Repeat the data in full. No line may differ from the original.

------ Excerpted data

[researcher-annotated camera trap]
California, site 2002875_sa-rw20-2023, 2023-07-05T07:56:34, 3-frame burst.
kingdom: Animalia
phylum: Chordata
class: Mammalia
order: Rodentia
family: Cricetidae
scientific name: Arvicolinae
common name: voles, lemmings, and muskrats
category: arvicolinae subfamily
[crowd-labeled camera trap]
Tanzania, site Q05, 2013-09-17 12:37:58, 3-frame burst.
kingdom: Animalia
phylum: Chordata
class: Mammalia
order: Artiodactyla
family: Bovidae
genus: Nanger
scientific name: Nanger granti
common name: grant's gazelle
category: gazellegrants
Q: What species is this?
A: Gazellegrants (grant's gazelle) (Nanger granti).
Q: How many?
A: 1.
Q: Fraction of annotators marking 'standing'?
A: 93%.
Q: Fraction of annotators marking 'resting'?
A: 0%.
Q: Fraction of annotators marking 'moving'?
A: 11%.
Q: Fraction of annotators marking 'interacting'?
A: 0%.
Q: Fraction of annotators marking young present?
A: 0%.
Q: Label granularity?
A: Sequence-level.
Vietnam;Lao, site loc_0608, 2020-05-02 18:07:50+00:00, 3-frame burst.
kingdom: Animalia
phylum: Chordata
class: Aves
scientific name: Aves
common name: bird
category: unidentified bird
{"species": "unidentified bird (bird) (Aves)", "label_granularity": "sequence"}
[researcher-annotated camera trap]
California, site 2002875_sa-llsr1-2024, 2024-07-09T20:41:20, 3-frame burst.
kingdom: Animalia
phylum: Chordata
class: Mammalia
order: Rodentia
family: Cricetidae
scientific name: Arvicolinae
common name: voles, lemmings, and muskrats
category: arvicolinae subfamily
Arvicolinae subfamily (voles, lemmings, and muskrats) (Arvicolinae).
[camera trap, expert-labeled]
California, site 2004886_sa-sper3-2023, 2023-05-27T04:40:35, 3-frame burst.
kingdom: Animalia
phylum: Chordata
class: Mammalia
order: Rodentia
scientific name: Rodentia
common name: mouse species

------------

• _Response to the exercise_:
[researcher-annotated camera trap]
California, site 2002875_sa-rw20-2023, 2023-07-05T07:56:34, 3-frame burst.
kingdom: Animalia
phylum: Chordata
class: Mammalia
order: Rodentia
family: Cricetidae
scientific name: Arvicolinae
common name: voles, lemmings, and muskrats
category: arvicolinae subfamily
[crowd-labeled camera trap]
Tanzania, site Q05, 2013-09-17 12:37:58, 3-frame burst.
kingdom: Animalia
phylum: Chordata
class: Mammalia
order: Artiodactyla
family: Bovidae
genus: Nanger
scientific name: Nanger granti
common name: grant's gazelle
category: gazellegrants
Q: What species is this?
A: Gazellegrants (grant's gazelle) (Nanger granti).
Q: How many?
A: 1.
Q: Fraction of annotators marking 'standing'?
A: 93%.
Q: Fraction of annotators marking 'resting'?
A: 0%.
Q: Fraction of annotators marking 'moving'?
A: 11%.
Q: Fraction of annotators marking 'interacting'?
A: 0%.
Q: Fraction of annotators marking young present?
A: 0%.
Q: Label granularity?
A: Sequence-level.
Vietnam;Lao, site loc_0608, 2020-05-02 18:07:50+00:00, 3-frame burst.
kingdom: Animalia
phylum: Chordata
class: Aves
scientific name: Aves
common name: bird
category: unidentified bird
{"species": "unidentified bird (bird) (Aves)", "label_granularity": "sequence"}
[researcher-annotated camera trap]
California, site 2002875_sa-llsr1-2024, 2024-07-09T20:41:20, 3-frame burst.
kingdom: Animalia
phylum: Chordata
class: Mammalia
order: Rodentia
family: Cricetidae
scientific name: Arvicolinae
common name: voles, lemmings, and muskrats
category: arvicolinae subfamily
Arvicolinae subfamily (voles, lemmings, and muskrats) (Arvicolinae).
[camera trap, expert-labeled]
California, site 2004886_sa-sper3-2023, 2023-05-27T04:40:35, 3-frame burst.
kingdom: Animalia
phylum: Chordata
class: Mammalia
order: Rodentia
scientific name: Rodentia
common name: mouse species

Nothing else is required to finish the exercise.